Tasks to carry out:
a) Name the four security engineering pillars that the Cloudera Data Platform security summary says its architecture reflects.
b) Continue the Cloudera Data Platform security summary from its last sentence, picking up where the text stops.

Selected extract:
>> start

Security Reference Architecture Summary for Cloudera Data Platform

Security Reference Architecture Summary for Cloudera Data Platform

The Four Security Engineering Best Practice Pillars: Perimeter, Data, Access and Visibility.

This blog will summarise the security architecture of a CDP Private Cloud Base cluster. The architecture reflects the four pillars of security engineering best practice, Perimeter, Data, Access and Visibility. The release of CDP Private Cloud Base has seen a number of significant enhancements to the security architecture including:

  • Apache Ranger for security policy management
  • Updated Ranger Key Management service

Before diving into the technologies it is worth becoming familiar with the key security principle of a layered approach that facilitates defense in depth. Each layer is defined as follows:

These multiple layers of security are applied in order to ensure the confidentiality, integrity and availability of data to meet the most robust of regulatory requirements. CDP Private Cloud Base offers 3 levels of security that implement these features

Level Security Characteristics
0 Non-secure No security configured. Non-secure clusters should never be used in production environments because they are vulnerable to any and all attacks and exploits.
1 Minimal Configured for authentication, authorization, and auditing. Authentication is first configured to ensure that users and services can access the cluster only after proving their identities. Next, authorization mechanisms are applied to assign privileges to users and user groups. Auditing procedures keep track of who accesses the cluster (and how).
2 More Sensitive data is encrypted. Key management systems handle encryption keys. Auditing has been setup for data in the metastore. System metadata is reviewed and updated regularly. Ideally, the cluster has been setup so that lineage for any data object can be traced (data governance).
3 Most The secure cluster is one in which all data, both data-at-rest and data-in-transit, is encrypted and the key management system is fault-tolerant. Auditing mechanisms comply with industry, government, and regulatory standards (PCI, HIPAA, NIST, for example), and extend from the Cluster to the other systems that integrate with it. Cluster administrators are well-trained, security procedures have been certified by an expert, and the cluster can pass technical review.

For the purposes of this document we are going to focus on the most secure level 3 security.

Security Architecture Improvements

To comply with the regulatory standards of a level 3 implementation, customers will create network topologies that ensure only privileged administrators are able to access core CDP services with applications, analysts and developers limited to appropriate gateway services such as Hue and appropriate management and monitoring web interfaces. The addition of Apache Knox significantly simplifies the provisioning of secure access with users benefiting from robust single sign on. Apache Ranger consolidates security policy management with tag based access controls, robust auditing and integration with existing corporate directories.

Logical Architecture

The cluster architecture can be split across a number of zones as illustrated in the following diagram:

Outside the perimeter are source data and applications, the gateway zones are where administrators and applications will interact with the core cluster zones where the work is performed. These are then supported by the data tier where configuration and key material is maintained. Services in each zone use a combination of kerberos and transport layer security (TLS) to authenticate connections and APIs calls between the respective host roles, this allows authorization policies to be enforced and audit events to be captured. Cloudera Manager will generate credentials either directly against a local KDC or via an intermediary in the corporate directory. Similarly, Cloudera Manager Auto TLS enables per host certificates to be generated and signed by established certificate authorities. If necessary, authority can be delegated to Cloudera Manager to sign the certificates in order to simplify the implementation. The following sections go into more detail as to how each aspect can be implemented.

>> end

Recorded information:
>> start

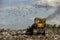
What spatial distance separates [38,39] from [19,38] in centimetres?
282

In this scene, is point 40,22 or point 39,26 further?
point 40,22

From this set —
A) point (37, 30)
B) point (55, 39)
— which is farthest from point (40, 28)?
point (55, 39)

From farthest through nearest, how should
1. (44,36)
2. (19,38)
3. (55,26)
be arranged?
(55,26) < (44,36) < (19,38)

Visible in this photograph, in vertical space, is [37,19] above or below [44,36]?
above

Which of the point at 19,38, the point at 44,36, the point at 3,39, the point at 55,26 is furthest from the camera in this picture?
the point at 55,26

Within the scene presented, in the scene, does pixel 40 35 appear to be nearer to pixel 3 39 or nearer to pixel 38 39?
pixel 38 39

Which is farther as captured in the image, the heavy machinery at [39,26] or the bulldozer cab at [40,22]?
the bulldozer cab at [40,22]

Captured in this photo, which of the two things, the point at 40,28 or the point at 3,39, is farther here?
the point at 40,28

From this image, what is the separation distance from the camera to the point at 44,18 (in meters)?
37.6

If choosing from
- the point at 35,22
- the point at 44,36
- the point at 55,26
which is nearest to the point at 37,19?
the point at 35,22

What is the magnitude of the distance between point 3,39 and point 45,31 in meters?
12.1

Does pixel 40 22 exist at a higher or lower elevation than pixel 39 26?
higher

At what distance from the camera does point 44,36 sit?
36094 millimetres

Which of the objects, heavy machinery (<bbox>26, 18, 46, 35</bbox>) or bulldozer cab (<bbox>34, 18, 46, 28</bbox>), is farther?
bulldozer cab (<bbox>34, 18, 46, 28</bbox>)
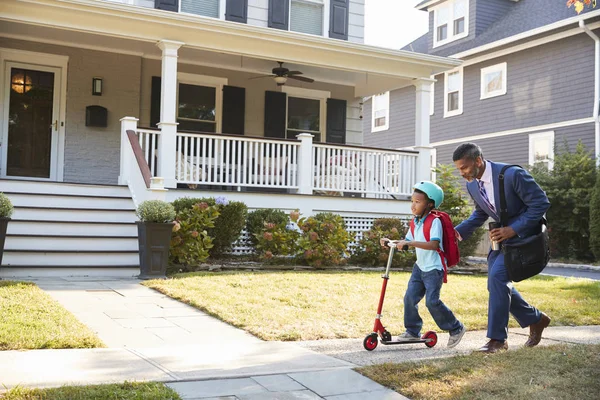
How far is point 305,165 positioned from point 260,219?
1578 millimetres

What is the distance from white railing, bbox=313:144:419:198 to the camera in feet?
40.3

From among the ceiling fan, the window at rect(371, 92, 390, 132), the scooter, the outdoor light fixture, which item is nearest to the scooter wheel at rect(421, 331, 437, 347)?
the scooter

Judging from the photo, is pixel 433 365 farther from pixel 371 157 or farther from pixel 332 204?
pixel 371 157

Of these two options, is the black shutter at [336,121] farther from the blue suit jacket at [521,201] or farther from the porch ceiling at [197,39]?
the blue suit jacket at [521,201]

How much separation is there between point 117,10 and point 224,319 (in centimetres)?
632

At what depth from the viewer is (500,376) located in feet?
12.9

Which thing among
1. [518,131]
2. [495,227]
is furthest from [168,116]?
[518,131]

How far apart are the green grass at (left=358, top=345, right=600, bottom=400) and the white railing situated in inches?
308

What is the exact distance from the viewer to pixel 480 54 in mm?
20625

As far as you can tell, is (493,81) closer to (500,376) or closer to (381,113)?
(381,113)

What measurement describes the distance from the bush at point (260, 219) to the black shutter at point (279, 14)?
16.7ft

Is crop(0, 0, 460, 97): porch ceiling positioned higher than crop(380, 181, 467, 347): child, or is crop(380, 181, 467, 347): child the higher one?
crop(0, 0, 460, 97): porch ceiling

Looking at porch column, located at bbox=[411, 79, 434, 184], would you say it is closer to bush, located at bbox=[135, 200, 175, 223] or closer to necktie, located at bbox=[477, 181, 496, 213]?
bush, located at bbox=[135, 200, 175, 223]

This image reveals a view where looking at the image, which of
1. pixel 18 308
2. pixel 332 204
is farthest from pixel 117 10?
pixel 18 308
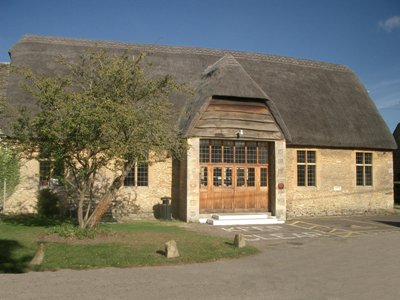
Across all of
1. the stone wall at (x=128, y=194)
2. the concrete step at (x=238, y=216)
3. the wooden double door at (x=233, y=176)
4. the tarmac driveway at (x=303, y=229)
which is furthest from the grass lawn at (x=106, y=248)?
the wooden double door at (x=233, y=176)

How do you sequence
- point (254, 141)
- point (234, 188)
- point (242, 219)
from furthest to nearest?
point (254, 141)
point (234, 188)
point (242, 219)

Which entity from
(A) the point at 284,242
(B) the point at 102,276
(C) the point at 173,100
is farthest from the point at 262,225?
(B) the point at 102,276

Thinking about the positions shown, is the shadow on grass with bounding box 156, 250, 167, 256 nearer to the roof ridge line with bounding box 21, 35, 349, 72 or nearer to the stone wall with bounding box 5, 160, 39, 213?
the stone wall with bounding box 5, 160, 39, 213

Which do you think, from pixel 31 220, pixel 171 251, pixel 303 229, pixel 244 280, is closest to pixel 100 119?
pixel 171 251

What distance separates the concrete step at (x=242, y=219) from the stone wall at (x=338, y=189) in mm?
2602

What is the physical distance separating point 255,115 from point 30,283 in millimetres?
13406

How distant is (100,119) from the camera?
38.5 feet

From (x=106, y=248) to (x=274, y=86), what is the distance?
1515 centimetres

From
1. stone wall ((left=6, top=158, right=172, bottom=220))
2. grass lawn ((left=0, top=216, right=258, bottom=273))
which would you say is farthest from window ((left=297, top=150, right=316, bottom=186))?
grass lawn ((left=0, top=216, right=258, bottom=273))

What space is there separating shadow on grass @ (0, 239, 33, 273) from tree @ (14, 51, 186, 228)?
93.6 inches

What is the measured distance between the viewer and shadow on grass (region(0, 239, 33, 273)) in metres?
9.07

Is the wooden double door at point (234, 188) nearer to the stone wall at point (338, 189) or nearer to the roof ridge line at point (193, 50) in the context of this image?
the stone wall at point (338, 189)

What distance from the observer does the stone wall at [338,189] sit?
21.5m

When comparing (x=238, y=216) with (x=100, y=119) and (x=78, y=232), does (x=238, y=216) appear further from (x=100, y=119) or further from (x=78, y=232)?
(x=100, y=119)
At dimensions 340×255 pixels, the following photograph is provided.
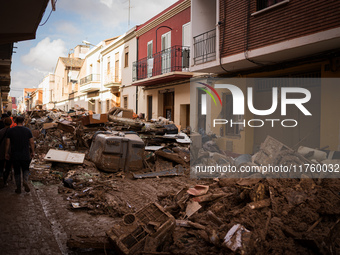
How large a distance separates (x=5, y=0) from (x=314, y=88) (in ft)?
29.0

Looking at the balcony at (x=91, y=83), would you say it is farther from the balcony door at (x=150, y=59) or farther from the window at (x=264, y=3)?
the window at (x=264, y=3)

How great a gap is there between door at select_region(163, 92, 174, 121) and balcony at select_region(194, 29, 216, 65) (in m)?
5.05

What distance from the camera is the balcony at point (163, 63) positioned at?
15867 millimetres

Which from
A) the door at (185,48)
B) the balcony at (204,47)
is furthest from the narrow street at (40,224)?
the door at (185,48)

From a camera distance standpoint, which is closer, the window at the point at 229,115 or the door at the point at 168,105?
the window at the point at 229,115

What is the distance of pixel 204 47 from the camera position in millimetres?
12992

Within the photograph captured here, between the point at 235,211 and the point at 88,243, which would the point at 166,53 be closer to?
the point at 235,211

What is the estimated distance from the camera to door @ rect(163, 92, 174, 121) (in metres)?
18.1

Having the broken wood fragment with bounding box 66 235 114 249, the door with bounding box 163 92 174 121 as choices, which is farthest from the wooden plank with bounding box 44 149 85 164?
the door with bounding box 163 92 174 121

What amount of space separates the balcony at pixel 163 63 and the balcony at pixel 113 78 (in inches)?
130

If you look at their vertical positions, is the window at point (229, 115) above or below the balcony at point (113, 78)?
below

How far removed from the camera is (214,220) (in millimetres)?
4680

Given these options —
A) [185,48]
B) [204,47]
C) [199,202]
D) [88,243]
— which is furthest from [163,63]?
[88,243]

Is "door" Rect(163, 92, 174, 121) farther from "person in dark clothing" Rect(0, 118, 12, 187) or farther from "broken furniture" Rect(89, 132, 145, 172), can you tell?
"person in dark clothing" Rect(0, 118, 12, 187)
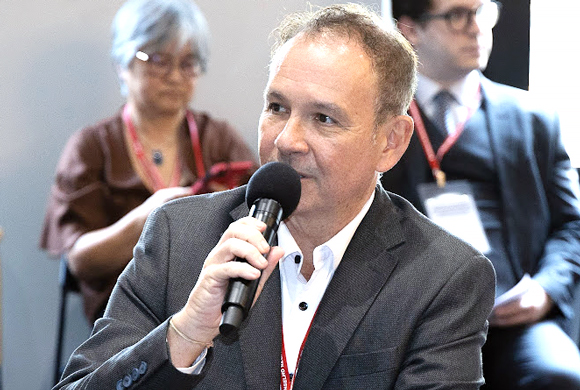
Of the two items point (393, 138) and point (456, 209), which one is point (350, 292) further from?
point (456, 209)

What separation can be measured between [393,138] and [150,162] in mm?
1898

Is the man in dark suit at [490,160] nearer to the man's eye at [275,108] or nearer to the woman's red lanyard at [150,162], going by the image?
the woman's red lanyard at [150,162]

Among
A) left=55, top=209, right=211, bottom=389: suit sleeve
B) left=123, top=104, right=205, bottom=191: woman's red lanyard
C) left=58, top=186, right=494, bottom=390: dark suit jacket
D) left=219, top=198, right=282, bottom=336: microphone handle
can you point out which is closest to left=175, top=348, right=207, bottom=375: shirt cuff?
left=55, top=209, right=211, bottom=389: suit sleeve

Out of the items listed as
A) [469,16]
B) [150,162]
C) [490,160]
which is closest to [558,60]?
[469,16]

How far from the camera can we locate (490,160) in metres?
3.79

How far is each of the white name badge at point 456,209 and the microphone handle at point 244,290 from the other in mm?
2309

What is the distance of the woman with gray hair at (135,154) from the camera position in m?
3.60

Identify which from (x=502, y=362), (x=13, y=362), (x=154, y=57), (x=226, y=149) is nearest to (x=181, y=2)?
(x=154, y=57)

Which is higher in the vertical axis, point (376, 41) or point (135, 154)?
point (376, 41)

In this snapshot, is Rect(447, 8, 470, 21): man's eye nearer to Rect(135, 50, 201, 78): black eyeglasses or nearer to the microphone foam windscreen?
Rect(135, 50, 201, 78): black eyeglasses

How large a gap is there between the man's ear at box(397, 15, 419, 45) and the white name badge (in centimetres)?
75

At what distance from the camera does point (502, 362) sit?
3.44 meters

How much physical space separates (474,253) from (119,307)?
925 millimetres

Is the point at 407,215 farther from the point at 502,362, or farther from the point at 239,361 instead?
the point at 502,362
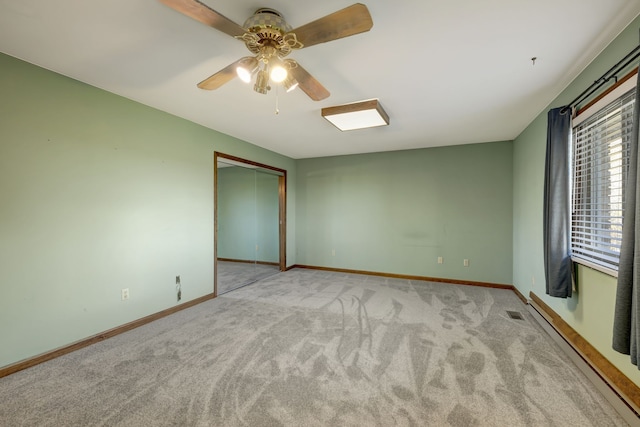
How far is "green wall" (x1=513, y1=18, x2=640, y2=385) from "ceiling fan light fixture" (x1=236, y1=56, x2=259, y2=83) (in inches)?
91.1

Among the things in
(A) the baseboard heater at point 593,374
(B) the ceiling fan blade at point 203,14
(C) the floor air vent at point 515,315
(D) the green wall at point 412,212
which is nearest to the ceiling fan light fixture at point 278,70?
(B) the ceiling fan blade at point 203,14

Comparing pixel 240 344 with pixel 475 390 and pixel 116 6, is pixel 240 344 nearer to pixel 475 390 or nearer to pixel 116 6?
pixel 475 390

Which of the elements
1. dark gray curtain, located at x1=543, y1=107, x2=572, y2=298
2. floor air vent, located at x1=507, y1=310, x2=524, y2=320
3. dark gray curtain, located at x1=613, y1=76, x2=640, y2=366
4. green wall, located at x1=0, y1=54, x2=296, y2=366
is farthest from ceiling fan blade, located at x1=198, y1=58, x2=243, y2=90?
floor air vent, located at x1=507, y1=310, x2=524, y2=320

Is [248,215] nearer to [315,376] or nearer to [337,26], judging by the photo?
[315,376]

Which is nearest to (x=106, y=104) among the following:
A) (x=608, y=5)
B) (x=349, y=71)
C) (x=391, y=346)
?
(x=349, y=71)

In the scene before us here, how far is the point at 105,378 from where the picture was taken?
1898mm

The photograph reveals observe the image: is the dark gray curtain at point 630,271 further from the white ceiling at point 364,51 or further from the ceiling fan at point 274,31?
the ceiling fan at point 274,31

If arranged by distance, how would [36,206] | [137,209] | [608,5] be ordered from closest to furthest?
[608,5], [36,206], [137,209]

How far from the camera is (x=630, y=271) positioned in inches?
54.4

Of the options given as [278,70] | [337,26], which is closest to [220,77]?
[278,70]

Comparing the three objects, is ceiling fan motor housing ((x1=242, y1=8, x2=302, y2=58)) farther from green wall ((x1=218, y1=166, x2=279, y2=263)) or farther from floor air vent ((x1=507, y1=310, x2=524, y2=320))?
green wall ((x1=218, y1=166, x2=279, y2=263))

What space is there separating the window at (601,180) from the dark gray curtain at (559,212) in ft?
0.31

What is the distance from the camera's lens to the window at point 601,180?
172cm

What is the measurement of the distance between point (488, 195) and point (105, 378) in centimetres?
522
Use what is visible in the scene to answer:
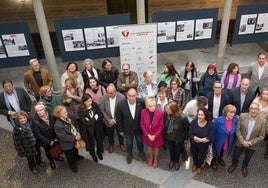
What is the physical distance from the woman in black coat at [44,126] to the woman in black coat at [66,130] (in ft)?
0.53

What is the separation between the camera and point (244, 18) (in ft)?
26.4

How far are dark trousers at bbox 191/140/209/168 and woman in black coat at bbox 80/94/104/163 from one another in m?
1.76

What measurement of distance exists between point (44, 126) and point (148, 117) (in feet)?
5.97

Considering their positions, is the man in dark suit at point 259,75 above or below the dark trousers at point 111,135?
above

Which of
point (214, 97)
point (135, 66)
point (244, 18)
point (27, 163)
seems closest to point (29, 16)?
point (135, 66)

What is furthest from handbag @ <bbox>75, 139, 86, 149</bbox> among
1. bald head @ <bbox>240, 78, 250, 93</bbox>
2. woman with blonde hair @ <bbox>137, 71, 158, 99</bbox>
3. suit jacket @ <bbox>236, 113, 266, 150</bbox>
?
bald head @ <bbox>240, 78, 250, 93</bbox>

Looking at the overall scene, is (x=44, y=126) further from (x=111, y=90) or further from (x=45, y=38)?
(x=45, y=38)

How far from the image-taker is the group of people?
4.50m

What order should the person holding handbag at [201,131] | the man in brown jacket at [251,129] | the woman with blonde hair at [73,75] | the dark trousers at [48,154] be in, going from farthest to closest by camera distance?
the woman with blonde hair at [73,75] → the dark trousers at [48,154] → the man in brown jacket at [251,129] → the person holding handbag at [201,131]

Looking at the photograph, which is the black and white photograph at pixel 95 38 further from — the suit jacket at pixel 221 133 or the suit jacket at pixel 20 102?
the suit jacket at pixel 221 133

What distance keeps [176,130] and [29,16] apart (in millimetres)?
8974

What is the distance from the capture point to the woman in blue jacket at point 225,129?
4359mm

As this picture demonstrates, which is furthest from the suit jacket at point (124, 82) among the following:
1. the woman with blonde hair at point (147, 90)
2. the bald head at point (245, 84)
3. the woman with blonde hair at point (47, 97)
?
the bald head at point (245, 84)

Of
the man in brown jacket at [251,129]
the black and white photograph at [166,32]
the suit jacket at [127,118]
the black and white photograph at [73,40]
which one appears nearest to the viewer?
the man in brown jacket at [251,129]
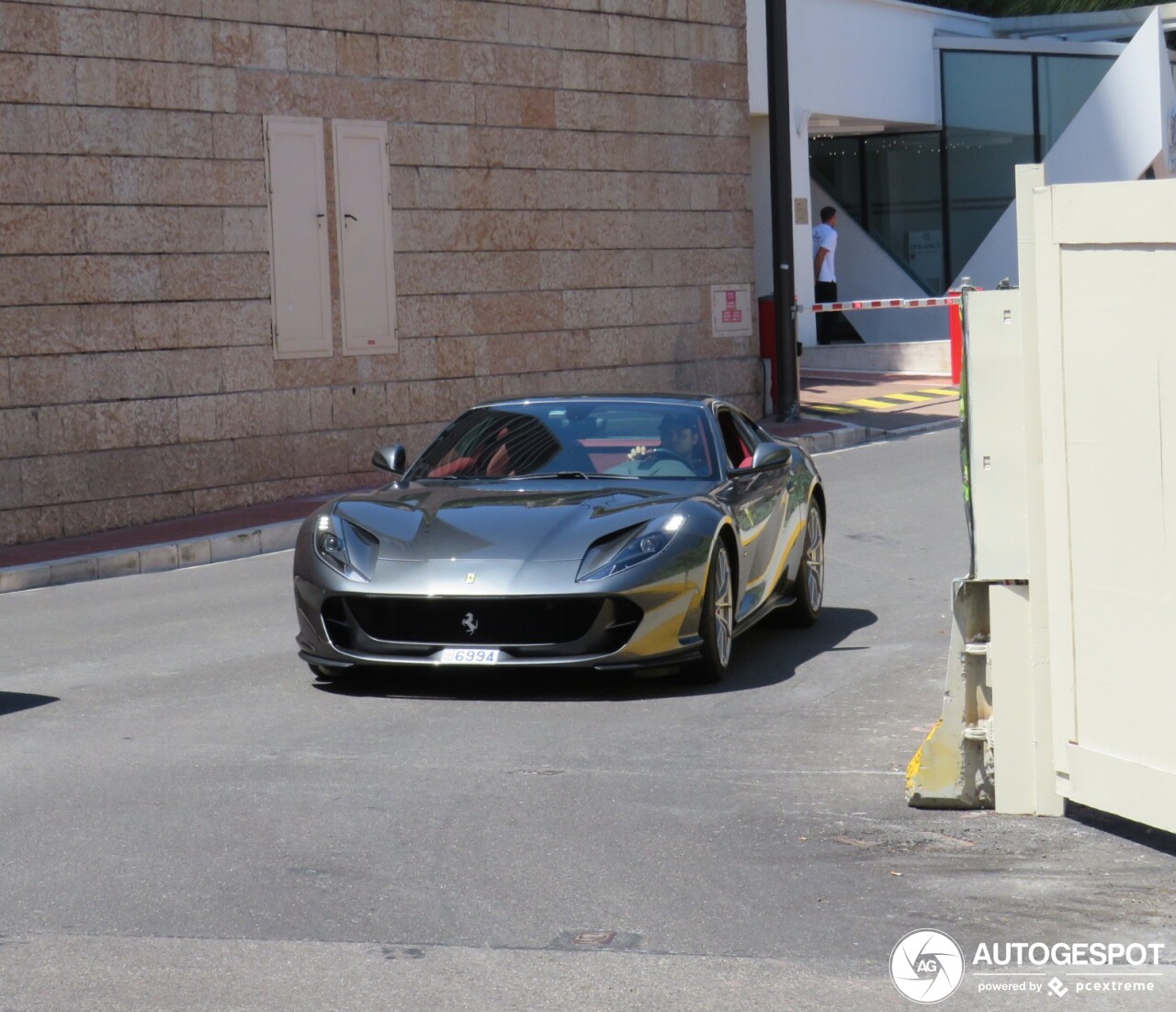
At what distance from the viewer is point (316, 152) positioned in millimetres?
17656

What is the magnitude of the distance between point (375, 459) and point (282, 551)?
18.2 ft

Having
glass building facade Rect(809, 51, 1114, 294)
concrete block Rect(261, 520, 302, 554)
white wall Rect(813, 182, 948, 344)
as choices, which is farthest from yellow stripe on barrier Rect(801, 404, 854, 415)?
concrete block Rect(261, 520, 302, 554)

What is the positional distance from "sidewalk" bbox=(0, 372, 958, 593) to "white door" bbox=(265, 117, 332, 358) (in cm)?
156

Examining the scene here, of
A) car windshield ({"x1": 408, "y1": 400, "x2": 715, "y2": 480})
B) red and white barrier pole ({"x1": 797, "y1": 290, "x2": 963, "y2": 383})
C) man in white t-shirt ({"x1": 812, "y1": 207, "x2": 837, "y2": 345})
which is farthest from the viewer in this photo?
man in white t-shirt ({"x1": 812, "y1": 207, "x2": 837, "y2": 345})

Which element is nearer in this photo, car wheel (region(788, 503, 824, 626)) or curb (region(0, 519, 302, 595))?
car wheel (region(788, 503, 824, 626))

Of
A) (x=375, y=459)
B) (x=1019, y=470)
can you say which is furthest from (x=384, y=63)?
(x=1019, y=470)

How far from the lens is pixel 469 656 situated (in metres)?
7.91

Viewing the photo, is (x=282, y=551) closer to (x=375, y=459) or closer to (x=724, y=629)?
(x=375, y=459)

>> end

Response list:
a) Perimeter, Data, Access and Visibility.

b)
Authentication

Typically a cluster will be integrated with an existing corporate directory, simplifying credentials management and align with well established HR procedures for managing and maintaining both user and service accounts. Kerberos is used to authenticate all service accounts within the cluster with credentials generated in the corporate directory (IDM/AD) and distributed by Cloudera Manager. To ensure that these procedures are secured it’s important that all interactions between CM, the Corporate Directory and the cluster hosts are encrypted using TLS security. Signed Certificates are distributed to each cluster host enabling service roles to mutually authenticate. This includes the Cloudera Agent process which will perform an TLS handshake with the Cloudera Manager server in order that configuration changes such as the generation and distribution of Kerberos credentials are undertaken across an encrypted channel. In addition to the CM agent, all the cluster service roles such as Impala Daemons, HDFS worker roles and management roles typically use TLS.

Kerberos

With Kerberos enabled, all cluster roles are able to authenticate each other providing they have a valid kerberos ticket. The authentication tickets are issued by the KDC, typically a local Active Directory Domain Controller, FreeIPA, or MIT Kerberos server with a trust established with the corporate kerberos infrastructure, upon presentation of valid credentials. Cloudera Manager generates and distributes these credentials to each of the service roles using an elevated privilege that is securely maintained within its database. Typically the administration privilege will enable the creation and deletion of kerberos principles within a specific organisation unit (OU) within the corporate directory. Good practice is to first enable TLS security between the Cloudera Manager and agents in order to ensure the Kerberos keytab files are transported over an encrypted connection.

Encryption

Encryption in transit is enabled using TLS security with two modes of deployment: manual or Auto TLS. For manual TLS, customers use their own scripts to generate and deploy their own certificates to the cluster hosts and the locations used are then configured in Cloudera Manager to enable their use by the cluster services.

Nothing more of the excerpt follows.